**EXERCISE DESCRIPTION**
List every line of the records below that contains the string "flower", copying each such line in full. Case is significant, so a line counts only if the letters match in case as well.

**RECORDS SUPPLIED**
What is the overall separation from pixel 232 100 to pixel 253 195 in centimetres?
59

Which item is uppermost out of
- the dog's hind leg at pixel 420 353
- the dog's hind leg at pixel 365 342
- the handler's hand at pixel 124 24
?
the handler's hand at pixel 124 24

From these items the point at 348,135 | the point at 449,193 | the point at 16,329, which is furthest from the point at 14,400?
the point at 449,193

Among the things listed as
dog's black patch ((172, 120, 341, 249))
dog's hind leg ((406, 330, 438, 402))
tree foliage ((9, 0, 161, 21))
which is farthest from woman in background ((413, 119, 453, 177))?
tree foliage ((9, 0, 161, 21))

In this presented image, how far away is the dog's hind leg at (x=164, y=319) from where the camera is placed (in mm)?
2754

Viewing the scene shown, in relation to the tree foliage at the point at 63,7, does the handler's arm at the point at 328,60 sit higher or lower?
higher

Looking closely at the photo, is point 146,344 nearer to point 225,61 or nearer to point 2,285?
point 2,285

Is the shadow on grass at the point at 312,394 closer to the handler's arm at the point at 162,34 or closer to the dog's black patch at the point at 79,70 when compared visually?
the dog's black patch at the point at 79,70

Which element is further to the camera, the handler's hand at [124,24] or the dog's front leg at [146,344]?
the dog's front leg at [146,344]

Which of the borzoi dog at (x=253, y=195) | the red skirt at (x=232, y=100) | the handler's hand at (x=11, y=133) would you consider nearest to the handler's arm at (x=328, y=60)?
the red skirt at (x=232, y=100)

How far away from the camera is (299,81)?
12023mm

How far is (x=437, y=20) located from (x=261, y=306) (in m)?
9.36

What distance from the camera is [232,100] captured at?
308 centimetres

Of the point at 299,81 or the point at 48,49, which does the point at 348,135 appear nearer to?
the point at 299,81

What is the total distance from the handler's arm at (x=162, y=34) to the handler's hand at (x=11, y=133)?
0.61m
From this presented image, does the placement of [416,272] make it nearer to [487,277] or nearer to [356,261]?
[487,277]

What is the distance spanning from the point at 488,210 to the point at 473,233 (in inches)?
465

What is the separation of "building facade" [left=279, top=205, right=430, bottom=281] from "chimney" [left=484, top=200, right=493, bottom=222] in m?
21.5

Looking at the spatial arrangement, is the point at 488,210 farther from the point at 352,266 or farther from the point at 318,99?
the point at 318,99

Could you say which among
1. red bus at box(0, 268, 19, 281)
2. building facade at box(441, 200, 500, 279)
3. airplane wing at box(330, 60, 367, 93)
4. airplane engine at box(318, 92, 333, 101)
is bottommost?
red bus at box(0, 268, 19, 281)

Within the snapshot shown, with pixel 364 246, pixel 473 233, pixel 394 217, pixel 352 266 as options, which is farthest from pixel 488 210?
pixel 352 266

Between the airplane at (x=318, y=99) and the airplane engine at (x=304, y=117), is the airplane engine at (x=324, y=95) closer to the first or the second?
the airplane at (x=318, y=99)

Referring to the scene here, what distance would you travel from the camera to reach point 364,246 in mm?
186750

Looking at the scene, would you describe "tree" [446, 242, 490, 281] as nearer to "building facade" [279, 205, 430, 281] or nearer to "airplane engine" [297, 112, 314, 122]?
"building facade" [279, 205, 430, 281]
...
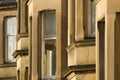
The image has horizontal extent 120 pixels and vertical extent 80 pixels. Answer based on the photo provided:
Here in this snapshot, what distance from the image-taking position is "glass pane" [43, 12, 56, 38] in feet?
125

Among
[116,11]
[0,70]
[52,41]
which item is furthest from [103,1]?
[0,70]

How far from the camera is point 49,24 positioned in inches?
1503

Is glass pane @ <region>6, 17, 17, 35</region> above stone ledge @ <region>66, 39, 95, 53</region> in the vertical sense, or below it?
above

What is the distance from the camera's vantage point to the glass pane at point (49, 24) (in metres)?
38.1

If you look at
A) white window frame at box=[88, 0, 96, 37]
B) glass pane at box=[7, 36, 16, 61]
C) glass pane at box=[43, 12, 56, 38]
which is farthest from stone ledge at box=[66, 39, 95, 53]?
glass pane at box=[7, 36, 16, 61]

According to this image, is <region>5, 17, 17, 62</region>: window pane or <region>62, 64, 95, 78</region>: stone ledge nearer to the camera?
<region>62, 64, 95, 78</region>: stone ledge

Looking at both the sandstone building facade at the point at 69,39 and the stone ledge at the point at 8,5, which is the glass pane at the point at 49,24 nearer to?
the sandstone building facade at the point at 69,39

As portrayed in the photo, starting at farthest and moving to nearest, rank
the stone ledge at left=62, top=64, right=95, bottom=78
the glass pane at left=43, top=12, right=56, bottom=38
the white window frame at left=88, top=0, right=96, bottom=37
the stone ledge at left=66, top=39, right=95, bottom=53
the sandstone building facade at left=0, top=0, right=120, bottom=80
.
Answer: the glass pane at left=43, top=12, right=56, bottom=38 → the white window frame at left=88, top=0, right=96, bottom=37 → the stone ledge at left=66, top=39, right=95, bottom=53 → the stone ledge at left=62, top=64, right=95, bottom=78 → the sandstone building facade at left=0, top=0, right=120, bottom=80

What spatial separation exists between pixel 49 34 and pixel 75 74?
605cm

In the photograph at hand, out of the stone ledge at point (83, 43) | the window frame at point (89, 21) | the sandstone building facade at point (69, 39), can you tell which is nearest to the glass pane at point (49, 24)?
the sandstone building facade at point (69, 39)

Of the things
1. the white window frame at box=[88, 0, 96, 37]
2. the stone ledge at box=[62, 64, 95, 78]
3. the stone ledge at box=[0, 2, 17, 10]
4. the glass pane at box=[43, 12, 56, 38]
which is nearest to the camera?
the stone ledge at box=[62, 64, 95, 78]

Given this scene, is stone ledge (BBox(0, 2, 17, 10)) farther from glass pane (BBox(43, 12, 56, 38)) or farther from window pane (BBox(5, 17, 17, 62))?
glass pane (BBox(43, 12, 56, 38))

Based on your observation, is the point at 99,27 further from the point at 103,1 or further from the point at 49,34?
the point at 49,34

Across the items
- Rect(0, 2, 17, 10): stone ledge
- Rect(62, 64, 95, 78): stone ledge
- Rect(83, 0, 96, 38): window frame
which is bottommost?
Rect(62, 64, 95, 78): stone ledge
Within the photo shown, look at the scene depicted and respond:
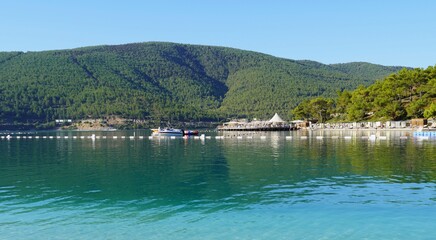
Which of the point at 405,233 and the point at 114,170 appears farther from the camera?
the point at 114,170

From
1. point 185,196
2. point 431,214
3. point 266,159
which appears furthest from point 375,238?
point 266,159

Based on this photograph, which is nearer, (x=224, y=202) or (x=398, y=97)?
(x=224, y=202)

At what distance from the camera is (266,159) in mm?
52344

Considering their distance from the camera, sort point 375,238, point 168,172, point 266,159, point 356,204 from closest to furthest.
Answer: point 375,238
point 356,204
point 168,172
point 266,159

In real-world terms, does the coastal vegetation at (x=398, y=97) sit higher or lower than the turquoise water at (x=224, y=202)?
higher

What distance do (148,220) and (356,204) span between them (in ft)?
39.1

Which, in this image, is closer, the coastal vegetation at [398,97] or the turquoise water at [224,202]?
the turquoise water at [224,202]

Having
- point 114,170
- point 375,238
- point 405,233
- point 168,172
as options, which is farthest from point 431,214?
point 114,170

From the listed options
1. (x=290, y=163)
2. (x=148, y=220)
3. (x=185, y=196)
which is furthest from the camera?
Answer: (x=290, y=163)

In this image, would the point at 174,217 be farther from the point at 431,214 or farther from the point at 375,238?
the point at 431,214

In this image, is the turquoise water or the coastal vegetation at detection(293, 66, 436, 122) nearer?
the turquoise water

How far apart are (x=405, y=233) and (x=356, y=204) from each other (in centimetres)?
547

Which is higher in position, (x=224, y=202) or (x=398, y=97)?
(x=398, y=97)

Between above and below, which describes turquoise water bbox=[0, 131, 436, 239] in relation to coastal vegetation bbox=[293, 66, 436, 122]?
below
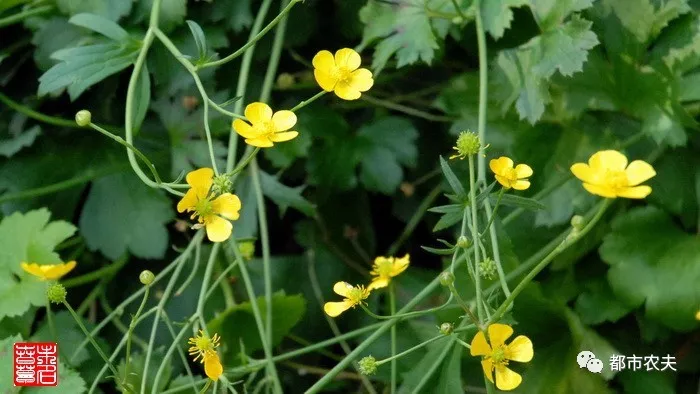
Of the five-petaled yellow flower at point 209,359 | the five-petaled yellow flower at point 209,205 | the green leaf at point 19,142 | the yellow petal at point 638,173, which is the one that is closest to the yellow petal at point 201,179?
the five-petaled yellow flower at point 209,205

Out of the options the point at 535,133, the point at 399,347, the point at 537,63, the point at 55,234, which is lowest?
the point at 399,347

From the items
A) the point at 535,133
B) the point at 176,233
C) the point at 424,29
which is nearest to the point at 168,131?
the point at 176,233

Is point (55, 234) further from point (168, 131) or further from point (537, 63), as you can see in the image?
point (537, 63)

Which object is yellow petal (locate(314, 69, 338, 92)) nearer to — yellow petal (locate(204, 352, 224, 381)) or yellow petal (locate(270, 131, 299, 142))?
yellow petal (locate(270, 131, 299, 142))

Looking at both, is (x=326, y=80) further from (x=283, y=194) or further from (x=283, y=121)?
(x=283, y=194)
==
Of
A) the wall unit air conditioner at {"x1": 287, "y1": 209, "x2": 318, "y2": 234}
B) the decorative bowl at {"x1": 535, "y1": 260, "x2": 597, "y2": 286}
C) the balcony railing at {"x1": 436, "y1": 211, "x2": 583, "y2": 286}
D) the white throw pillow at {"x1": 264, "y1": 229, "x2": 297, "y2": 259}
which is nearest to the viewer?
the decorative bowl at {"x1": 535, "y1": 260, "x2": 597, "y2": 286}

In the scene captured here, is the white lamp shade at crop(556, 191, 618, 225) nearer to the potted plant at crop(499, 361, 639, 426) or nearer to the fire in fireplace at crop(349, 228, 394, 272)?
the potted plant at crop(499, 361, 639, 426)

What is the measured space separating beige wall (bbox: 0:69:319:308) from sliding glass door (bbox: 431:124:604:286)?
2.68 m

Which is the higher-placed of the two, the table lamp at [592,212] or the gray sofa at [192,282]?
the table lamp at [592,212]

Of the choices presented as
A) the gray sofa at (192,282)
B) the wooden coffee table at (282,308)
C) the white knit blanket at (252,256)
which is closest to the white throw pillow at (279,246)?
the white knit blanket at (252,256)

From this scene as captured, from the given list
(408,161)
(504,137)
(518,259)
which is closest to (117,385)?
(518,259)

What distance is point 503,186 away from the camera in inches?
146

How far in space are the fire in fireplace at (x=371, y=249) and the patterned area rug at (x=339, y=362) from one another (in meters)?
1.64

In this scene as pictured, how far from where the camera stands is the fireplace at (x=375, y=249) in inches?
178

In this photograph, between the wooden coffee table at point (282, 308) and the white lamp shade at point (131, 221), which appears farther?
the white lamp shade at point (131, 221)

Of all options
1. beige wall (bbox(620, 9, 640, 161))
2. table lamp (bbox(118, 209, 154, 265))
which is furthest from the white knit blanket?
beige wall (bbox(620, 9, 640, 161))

**THE COMPLETED TASK**
Of the five-petaled yellow flower at point 209,359 | the five-petaled yellow flower at point 209,205 | the green leaf at point 19,142 | the yellow petal at point 638,173, which is the one that is closest to the yellow petal at point 201,179?
the five-petaled yellow flower at point 209,205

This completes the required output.